Yine olaylar yeniden yaşanıyor. Yaratım rekreasyondan başka bir şey değildir ve hikayeler, hikayeleri sırf yeniden anlatıldığı için anlatır. Anlatım bir gerçek değil, bir eylemdir. Kelimeleri yiyen mükemmel ve palindromik görüntüler aracılığıyla sinemayı yutan hassas sinema makinesi gibi, yönetmen de sanatın kendisini, anlamanın bir yolunu bulup parça parça yaratmayı başarıyor. Sinema, oluşturun ve yeniden yaratın demenin başka bir yoludur.
Aslında bu kısa filmde, anlatanın hikayesi anlatılıyor… Bir ikinci kişi, bir duyumu anlatır. İç içe geçmiş anlatımla içeriye doğru genişleyen bir karakterin analizi yapılır. Yunus’un sözü gibi… “Bir ben var, benden…” bir göz var benden içeride, gözlerimi kapatınca görmeye başlıyorum.
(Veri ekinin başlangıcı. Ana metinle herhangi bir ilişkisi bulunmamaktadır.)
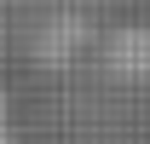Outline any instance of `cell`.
Segmentation results:
<instances>
[{"mask_svg": "<svg viewBox=\"0 0 150 144\" xmlns=\"http://www.w3.org/2000/svg\"><path fill=\"white\" fill-rule=\"evenodd\" d=\"M87 46V23L75 18V12H58V18H46V29L35 35V58L46 64V69H64V64H75V52Z\"/></svg>", "mask_w": 150, "mask_h": 144, "instance_id": "7a4b0ae2", "label": "cell"}, {"mask_svg": "<svg viewBox=\"0 0 150 144\" xmlns=\"http://www.w3.org/2000/svg\"><path fill=\"white\" fill-rule=\"evenodd\" d=\"M0 144H18V127H12V98L0 92Z\"/></svg>", "mask_w": 150, "mask_h": 144, "instance_id": "3957f363", "label": "cell"}, {"mask_svg": "<svg viewBox=\"0 0 150 144\" xmlns=\"http://www.w3.org/2000/svg\"><path fill=\"white\" fill-rule=\"evenodd\" d=\"M104 69L127 87H150V23H121L104 40Z\"/></svg>", "mask_w": 150, "mask_h": 144, "instance_id": "6da1fadb", "label": "cell"}]
</instances>
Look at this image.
Filmdeki bütün fantezi uçuşlarına rağmen Anderson hem stil hem de içerik açısından titizlikle verimli bir film çıkarmış. Anderson, her biri diğerinden özgürce akan ve yıldızlarının motor ağızlı replikleri sayesinde hızlı bir şekilde hareket eden çok sayıda hikayeyi 40 dakikaya sıkıştırıyor. Bu tempo, tıpkı ünlü oyuncu kadrosunun muhteşem performansları gibi, duruşmanın ruhu açısından hayati önem taşıyor. Cumberbatch’in perdedeki titiz kişiliği, Anderson’un dengeli ve bakımlı sinemasına doğal bir uyum sağlıyor ve Kingsley’in, ideal bir şekilde yaratılmış bir yüzü var. Patel ve Ayoade ise senaryodaki gevezeliklerle baş etme konusunda son derece ustalar.
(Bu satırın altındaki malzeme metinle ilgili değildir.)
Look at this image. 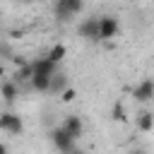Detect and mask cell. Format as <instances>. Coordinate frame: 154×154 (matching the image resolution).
I'll list each match as a JSON object with an SVG mask.
<instances>
[{
	"label": "cell",
	"mask_w": 154,
	"mask_h": 154,
	"mask_svg": "<svg viewBox=\"0 0 154 154\" xmlns=\"http://www.w3.org/2000/svg\"><path fill=\"white\" fill-rule=\"evenodd\" d=\"M82 10H84V0H55V5H53L58 22H67L70 17L79 14Z\"/></svg>",
	"instance_id": "1"
},
{
	"label": "cell",
	"mask_w": 154,
	"mask_h": 154,
	"mask_svg": "<svg viewBox=\"0 0 154 154\" xmlns=\"http://www.w3.org/2000/svg\"><path fill=\"white\" fill-rule=\"evenodd\" d=\"M0 130L2 132H7V135H22L24 132V120L17 116V113H10V111H5V113H0Z\"/></svg>",
	"instance_id": "2"
},
{
	"label": "cell",
	"mask_w": 154,
	"mask_h": 154,
	"mask_svg": "<svg viewBox=\"0 0 154 154\" xmlns=\"http://www.w3.org/2000/svg\"><path fill=\"white\" fill-rule=\"evenodd\" d=\"M51 142H53V147H55L58 152H72V149H75V140L65 132L63 125H58V128L51 130Z\"/></svg>",
	"instance_id": "3"
},
{
	"label": "cell",
	"mask_w": 154,
	"mask_h": 154,
	"mask_svg": "<svg viewBox=\"0 0 154 154\" xmlns=\"http://www.w3.org/2000/svg\"><path fill=\"white\" fill-rule=\"evenodd\" d=\"M118 34V19L113 14H103L99 17V41H108Z\"/></svg>",
	"instance_id": "4"
},
{
	"label": "cell",
	"mask_w": 154,
	"mask_h": 154,
	"mask_svg": "<svg viewBox=\"0 0 154 154\" xmlns=\"http://www.w3.org/2000/svg\"><path fill=\"white\" fill-rule=\"evenodd\" d=\"M77 36L79 38H87V41H99V19L96 17L82 19L79 26H77Z\"/></svg>",
	"instance_id": "5"
},
{
	"label": "cell",
	"mask_w": 154,
	"mask_h": 154,
	"mask_svg": "<svg viewBox=\"0 0 154 154\" xmlns=\"http://www.w3.org/2000/svg\"><path fill=\"white\" fill-rule=\"evenodd\" d=\"M132 96H135V101H140V103H149V101L154 99V82H152L149 77H144V79L132 89Z\"/></svg>",
	"instance_id": "6"
},
{
	"label": "cell",
	"mask_w": 154,
	"mask_h": 154,
	"mask_svg": "<svg viewBox=\"0 0 154 154\" xmlns=\"http://www.w3.org/2000/svg\"><path fill=\"white\" fill-rule=\"evenodd\" d=\"M58 72V65L51 63L48 58H38L31 63V75H46V77H53Z\"/></svg>",
	"instance_id": "7"
},
{
	"label": "cell",
	"mask_w": 154,
	"mask_h": 154,
	"mask_svg": "<svg viewBox=\"0 0 154 154\" xmlns=\"http://www.w3.org/2000/svg\"><path fill=\"white\" fill-rule=\"evenodd\" d=\"M63 128H65V132H67L72 140H77V137H82V132H84V120H82L79 116H67L65 123H63Z\"/></svg>",
	"instance_id": "8"
},
{
	"label": "cell",
	"mask_w": 154,
	"mask_h": 154,
	"mask_svg": "<svg viewBox=\"0 0 154 154\" xmlns=\"http://www.w3.org/2000/svg\"><path fill=\"white\" fill-rule=\"evenodd\" d=\"M0 96H2L7 103H12V101L19 96V84L12 82V79H2V82H0Z\"/></svg>",
	"instance_id": "9"
},
{
	"label": "cell",
	"mask_w": 154,
	"mask_h": 154,
	"mask_svg": "<svg viewBox=\"0 0 154 154\" xmlns=\"http://www.w3.org/2000/svg\"><path fill=\"white\" fill-rule=\"evenodd\" d=\"M135 123H137V128L142 132H152L154 130V113L152 111H142V113H137Z\"/></svg>",
	"instance_id": "10"
},
{
	"label": "cell",
	"mask_w": 154,
	"mask_h": 154,
	"mask_svg": "<svg viewBox=\"0 0 154 154\" xmlns=\"http://www.w3.org/2000/svg\"><path fill=\"white\" fill-rule=\"evenodd\" d=\"M65 87H67V75H63V72H55V75L51 77L48 91H53V94H60V91H63Z\"/></svg>",
	"instance_id": "11"
},
{
	"label": "cell",
	"mask_w": 154,
	"mask_h": 154,
	"mask_svg": "<svg viewBox=\"0 0 154 154\" xmlns=\"http://www.w3.org/2000/svg\"><path fill=\"white\" fill-rule=\"evenodd\" d=\"M29 84H31V89H34V91H48L51 77H46V75H31Z\"/></svg>",
	"instance_id": "12"
},
{
	"label": "cell",
	"mask_w": 154,
	"mask_h": 154,
	"mask_svg": "<svg viewBox=\"0 0 154 154\" xmlns=\"http://www.w3.org/2000/svg\"><path fill=\"white\" fill-rule=\"evenodd\" d=\"M65 55H67V48H65L63 43H55V46H53V48L48 51V55H46V58H48L51 63H55V65H58V63H60V60H63Z\"/></svg>",
	"instance_id": "13"
},
{
	"label": "cell",
	"mask_w": 154,
	"mask_h": 154,
	"mask_svg": "<svg viewBox=\"0 0 154 154\" xmlns=\"http://www.w3.org/2000/svg\"><path fill=\"white\" fill-rule=\"evenodd\" d=\"M29 79H31V63H26L24 67H17V70H14V75H12V82H17V84L29 82Z\"/></svg>",
	"instance_id": "14"
},
{
	"label": "cell",
	"mask_w": 154,
	"mask_h": 154,
	"mask_svg": "<svg viewBox=\"0 0 154 154\" xmlns=\"http://www.w3.org/2000/svg\"><path fill=\"white\" fill-rule=\"evenodd\" d=\"M111 118L113 120H118V123H125L128 120V113H125V106L118 101V103H113V108H111Z\"/></svg>",
	"instance_id": "15"
},
{
	"label": "cell",
	"mask_w": 154,
	"mask_h": 154,
	"mask_svg": "<svg viewBox=\"0 0 154 154\" xmlns=\"http://www.w3.org/2000/svg\"><path fill=\"white\" fill-rule=\"evenodd\" d=\"M58 96H60V101H63V103H72V101L77 99V89H75V87H65Z\"/></svg>",
	"instance_id": "16"
},
{
	"label": "cell",
	"mask_w": 154,
	"mask_h": 154,
	"mask_svg": "<svg viewBox=\"0 0 154 154\" xmlns=\"http://www.w3.org/2000/svg\"><path fill=\"white\" fill-rule=\"evenodd\" d=\"M12 63H14V65H17V67H24V65H26V63H29V60H26V58H24V55H12Z\"/></svg>",
	"instance_id": "17"
},
{
	"label": "cell",
	"mask_w": 154,
	"mask_h": 154,
	"mask_svg": "<svg viewBox=\"0 0 154 154\" xmlns=\"http://www.w3.org/2000/svg\"><path fill=\"white\" fill-rule=\"evenodd\" d=\"M22 34H24L22 29H19V31H17V29H12V31H10V36H12V38H22Z\"/></svg>",
	"instance_id": "18"
},
{
	"label": "cell",
	"mask_w": 154,
	"mask_h": 154,
	"mask_svg": "<svg viewBox=\"0 0 154 154\" xmlns=\"http://www.w3.org/2000/svg\"><path fill=\"white\" fill-rule=\"evenodd\" d=\"M130 154H147V149H142V147H137V149H132Z\"/></svg>",
	"instance_id": "19"
},
{
	"label": "cell",
	"mask_w": 154,
	"mask_h": 154,
	"mask_svg": "<svg viewBox=\"0 0 154 154\" xmlns=\"http://www.w3.org/2000/svg\"><path fill=\"white\" fill-rule=\"evenodd\" d=\"M0 154H10V149H7V144H2V142H0Z\"/></svg>",
	"instance_id": "20"
},
{
	"label": "cell",
	"mask_w": 154,
	"mask_h": 154,
	"mask_svg": "<svg viewBox=\"0 0 154 154\" xmlns=\"http://www.w3.org/2000/svg\"><path fill=\"white\" fill-rule=\"evenodd\" d=\"M2 77H5V67L0 65V79H2Z\"/></svg>",
	"instance_id": "21"
},
{
	"label": "cell",
	"mask_w": 154,
	"mask_h": 154,
	"mask_svg": "<svg viewBox=\"0 0 154 154\" xmlns=\"http://www.w3.org/2000/svg\"><path fill=\"white\" fill-rule=\"evenodd\" d=\"M17 2H22V5H29V2H34V0H17Z\"/></svg>",
	"instance_id": "22"
},
{
	"label": "cell",
	"mask_w": 154,
	"mask_h": 154,
	"mask_svg": "<svg viewBox=\"0 0 154 154\" xmlns=\"http://www.w3.org/2000/svg\"><path fill=\"white\" fill-rule=\"evenodd\" d=\"M58 154H70V152H58Z\"/></svg>",
	"instance_id": "23"
}]
</instances>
Anderson’ın kısa filmi, aynı zamanda kitapta da olduğu gibi, en saf haliyle, açgözlülük ve özveriyle ve gerçeklerin bedenle değil, daha derin bir şey aracılığıyla görülüp anlaşılmasıyla ilgili kurnazca bir masaldır.
40 dakika, fakat elmas kadar sert ve kıymetli bir film…
Yönetmen: Wes Anderson
Senarist: Wes Anderson
Oyuncular: Benedict Cumberbatch, Ralph Fiennes, Ben Kingsley
Tür:Komedi, Dram
Süre: 40 dk
Yıl: 2023
Yayın: 27 Eylül 2023
[1] Kur’an’da: Kaf/16, Sebe/50, Bakara/86, Vâkıa/85. İncil’de: Mezmurlar 138:3, Yeşu 1:9, Matta 10:20
[2] Tiyatrosu, müziği Sinkane’e ait bir müzikaldir.
[3] Sudaki Yaşam, Kalamar ve Balina vd.